Problem: An exact transcription is needed, starting with the line that contains "The researchers measured" and ending with the last line of the records.

*** Listed entries ***

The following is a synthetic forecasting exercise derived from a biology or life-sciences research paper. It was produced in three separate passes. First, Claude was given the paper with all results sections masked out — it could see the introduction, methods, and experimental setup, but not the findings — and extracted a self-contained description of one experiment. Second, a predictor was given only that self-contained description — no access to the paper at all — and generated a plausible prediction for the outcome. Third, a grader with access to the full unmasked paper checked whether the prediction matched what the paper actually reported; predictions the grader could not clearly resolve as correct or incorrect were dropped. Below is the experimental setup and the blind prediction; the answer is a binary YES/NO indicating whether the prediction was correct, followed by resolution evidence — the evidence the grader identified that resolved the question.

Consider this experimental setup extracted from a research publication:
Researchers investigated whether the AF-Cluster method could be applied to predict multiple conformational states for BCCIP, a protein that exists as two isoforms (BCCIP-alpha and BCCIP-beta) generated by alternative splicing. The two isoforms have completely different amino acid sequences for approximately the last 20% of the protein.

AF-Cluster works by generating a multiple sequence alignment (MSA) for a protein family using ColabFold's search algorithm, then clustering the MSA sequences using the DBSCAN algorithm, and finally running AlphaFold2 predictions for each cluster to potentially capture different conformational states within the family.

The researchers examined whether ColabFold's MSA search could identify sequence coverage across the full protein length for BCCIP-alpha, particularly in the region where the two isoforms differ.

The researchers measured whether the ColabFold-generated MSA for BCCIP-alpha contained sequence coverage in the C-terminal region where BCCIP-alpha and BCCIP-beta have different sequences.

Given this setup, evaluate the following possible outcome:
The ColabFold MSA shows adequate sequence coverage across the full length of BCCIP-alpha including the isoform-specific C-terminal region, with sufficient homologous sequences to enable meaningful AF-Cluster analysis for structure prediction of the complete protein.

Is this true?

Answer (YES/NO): NO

*** End of Listed entries ***

Solution for this exercise:
The researchers measured whether the ColabFold-generated MSA for BCCIP-alpha contained sequence coverage in the C-terminal region where BCCIP-alpha and BCCIP-beta have different sequences.

Given this setup, evaluate the following possible outcome:
The ColabFold MSA shows adequate sequence coverage across the full length of BCCIP-alpha including the isoform-specific C-terminal region, with sufficient homologous sequences to enable meaningful AF-Cluster analysis for structure prediction of the complete protein.

Is this true?

Answer (YES/NO): NO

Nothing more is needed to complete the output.